1800     (Presently, unloads are disabled and will never occur, but this may
1801     change in the future.)
1802    </para>
1803
1804   </sect2>
1805
1806    <sect2 id="xfunc-c-basetype">
1807     <title>Base Types in C-Language Functions</title>
1808
1809     <indexterm zone="xfunc-c-basetype">
1810      <primary>data type</primary>
1811      <secondary>internal organization</secondary>
1812     </indexterm>
1813
1814     <para>
1815      To know how to write C-language functions, you need to know how
1816      <productname>PostgreSQL</productname> internally represents base
1817      data types and how they can be passed to and from functions.
1818      Internally, <productname>PostgreSQL</productname> regards a base
1819      type as a <quote>blob of memory</quote>.  The user-defined
1820      functions that you define over a type in turn define the way that
1821      <productname>PostgreSQL</productname> can operate on it.  That
1822      is, <productname>PostgreSQL</productname> will only store and
1823      retrieve the data from disk and use your user-defined functions
1824      to input, process, and output the data.
1825     </para>
1826
1827     <para>
1828      Base types can have one of three internal formats:
1829
1830      <itemizedlist>
1831       <listitem>
1832        <para>
1833         pass by value, fixed-length
1834        </para>
1835       </listitem>
1836       <listitem>
1837        <para>
1838         pass by reference, fixed-length
1839        </para>
1840       </listitem>
1841       <listitem>
1842        <para>
1843         pass by reference, variable-length
1844        </para>
1845       </listitem>
1846      </itemizedlist>
1847     </para>
1848
1849     <para>
1850      By-value  types  can  only be 1, 2, or 4 bytes in length
1851      (also 8 bytes, if <literal>sizeof(Datum)</literal> is 8 on your machine).
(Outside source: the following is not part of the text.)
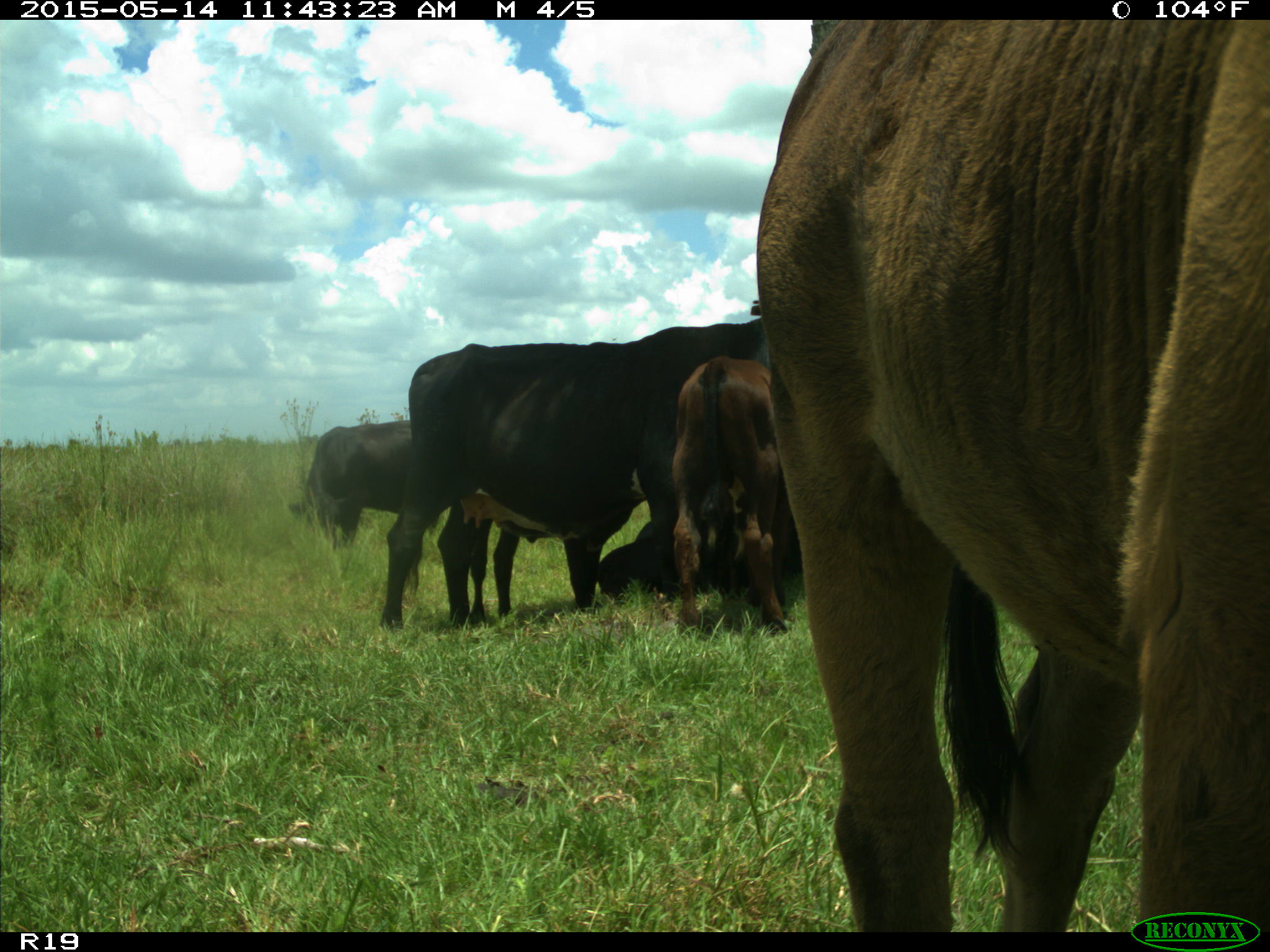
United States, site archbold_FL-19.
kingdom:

1852      You should be careful to define your types such that they will be the
1853      same size (in bytes) on all architectures.  For example, the
1854      <literal>long</literal> type is dangerous because it is 4 bytes on some
1855      machines and 8 bytes on others, whereas <type>int</type> type is 4 bytes
1856      on most Unix machines.  A reasonable implementation of the
1857      <type>int4</type> type on Unix machines might be:
1858
1859 <programlisting>
1860 /* 4-byte integer, passed by value */
1861 typedef int int4;
1862 </programlisting>
1863
1864      (The actual PostgreSQL C code calls this type <type>int32</type>, because
1865      it is a convention in C that <type>int<replaceable>XX</replaceable></type>
1866      means <replaceable>XX</replaceable> <emphasis>bits</emphasis>.  Note
1867      therefore also that the C type <type>int8</type> is 1 byte in size.  The
1868      SQL type <type>int8</type> is called <type>int64</type> in C.  See also
1869      <xref linkend="xfunc-c-type-table">.)
1870     </para>
1871
1872     <para>
1873      On  the  other hand, fixed-length types of any size can
1874      be passed by-reference.  For example, here is a  sample
1875      implementation of a <productname>PostgreSQL</productname> type:
1876
1877 <programlisting>
1878 /* 16-byte structure, passed by reference */
1879 typedef struct
1880 {
1881     double  x, y;
1882 } Point;
1883 </programlisting>
1884
1885      Only  pointers  to  such types can be used when passing
1886      them in and out of <productname>PostgreSQL</productname> functions.
1887      To return a value of such a type, allocate the right amount of
1888      memory with <literal>palloc</literal>, fill in the allocated memory,
1889      and return a pointer to it.  (Also, if you just want to return the
1890      same value as one of your input arguments that's of the same data type,
1891      you can skip the extra <literal>palloc</literal> and just return the
1892      pointer to the input value.)
1893     </para>
1894
1895     <para>
1896      Finally, all variable-length types must also be  passed
1897      by  reference.   All  variable-length  types must begin
1898      with an opaque length field of exactly 4 bytes, which will be set
1899      by <symbol>SET_VARSIZE</symbol>; never set this field directly! All data to
1900      be  stored within that type must be located in the memory
1901      immediately  following  that  length  field.   The
1902      length field contains the total length of the structure,
1903      that is,  it  includes  the  size  of  the  length  field
1904      itself.
1905     </para>
1906
1907     <para>
1908      Another important point is to avoid leaving any uninitialized bits
1909      within data type values; for example, take care to zero out any
1910      alignment padding bytes that might be present in structs.  Without
1911      this, logically-equivalent constants of your data type might be
1912      seen as unequal by the planner, leading to inefficient (though not
1913      incorrect) plans.
1914     </para>
1915
1916     <warning>
1917      <para>
1918       <emphasis>Never</emphasis> modify the contents of a pass-by-reference input
1919       value.  If you do so you are likely to corrupt on-disk data, since
1920       the pointer you are given might point directly into a disk buffer.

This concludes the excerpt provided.